Training Devices



Replicas used as training devices represent a unique and demanding area of specialty model making. These are replicas of real hardware that are used for practical tasks such as training, handling, demonstrating, and educating. In its history, Guard-Lee has been tasked by multiple organizations to make full size replicas that function as hands-on trainers and simulators. Such replicas have definitive missions and reside in special places where they are used as tools in training environments.
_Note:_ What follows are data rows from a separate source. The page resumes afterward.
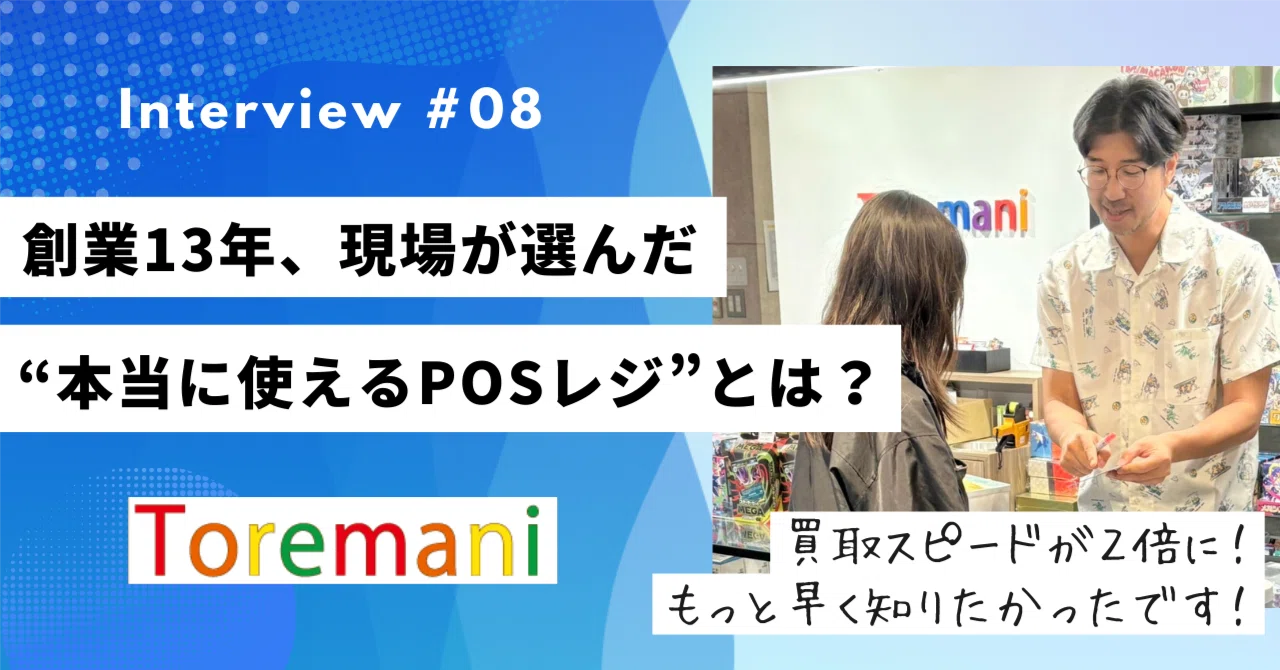 Interview #08

創業13年、現場が選んだ

“本当に使えるPOSレジ”とは？

Toremani

Toremani

買取スピードが2倍に！
もっと早く知りたかったです！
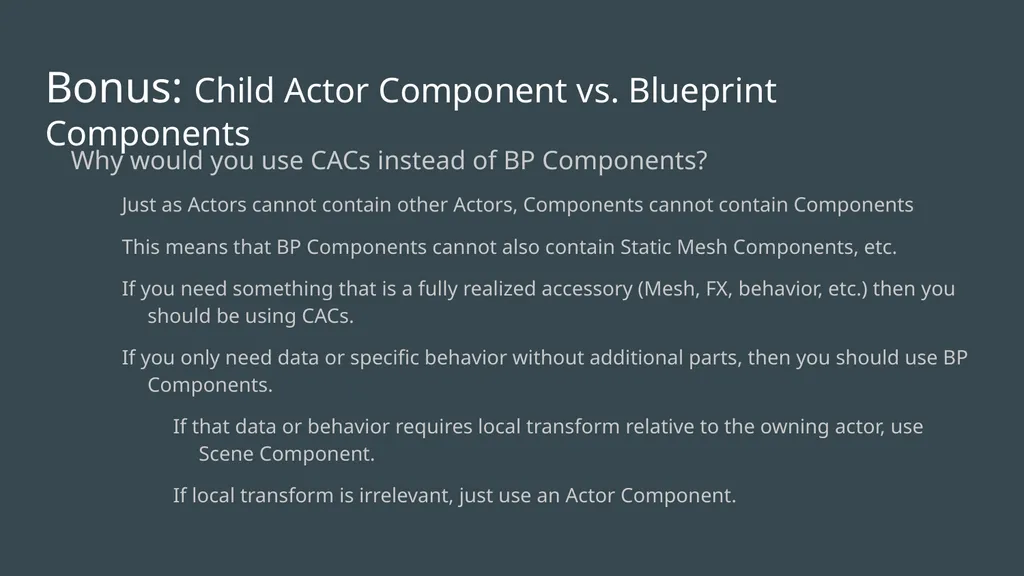 Bonus: Child Actor Component vs. Blueprint Components

Why would you use CACs instead of BP Components?

Just as Actors cannot contain other Actors, Components cannot contain Components

This means that BP Components cannot also contain Static Mesh Components, etc.

If you need something that is a fully realized accessory (Mesh, FX, behavior, etc.) then you should be using CACs.

If you only need data or specific behavior without additional parts, then you should use BP Components.

If that data or behavior requires local transform relative to the owning actor, use Scene Component.

If local transform is irrelevant, just use an Actor Component.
Training Devices by Guard-Lee have included:

Full Scale Space Shuttle Nose Sections: These pieces are full scale, climb-in replicas of the Space Shuttle Orbiters. Outfitted with the Middeck Crew cabin and the Flight Deck cabin above, these units have been used in camp-style and team-building educational and training scenarios where simulated Shuttle Missions are “flown” using special computer applications and software.

Weight-and-CG Cruise Missile Replicas: Missile replicas that are built to the correct weight and center of gravity allow users to get active, hands-on training for transporting, unloading, handling, and uploading weapons. These replicas are built to the same physical standards as the real pieces, and thus look, feel, and handle the same way that the real pieces do. Use of such replicas allows intense training to be done without risking expensive and sensitive munitions in the process.

Space Shuttle EMU Spacesuit Demonstrators: Guard-Lee produces space suit replicas in several forms; one of these forms is a Demonstrator form, a suit that can be used by a museum docent or event communicator to actively demonstrate how an astronaut puts on a spacesuit. Such a suit can be put on in realistic sequence for temporary wear by either the docent or by a selected volunteer, making this type of space suit a truly educational and interactive experience.

Space Shuttle Toilet Demonstration Unit: This is a simulated Space Shuttle WMS (Waste Management System) stand-alone powered unit that can be used in presentations by a museum docent to explain how the astronauts used the bathroom on board the Shuttle. One of these units is in use at the NASM’s Moving Beyond Earth exhibit in Washington, D.C.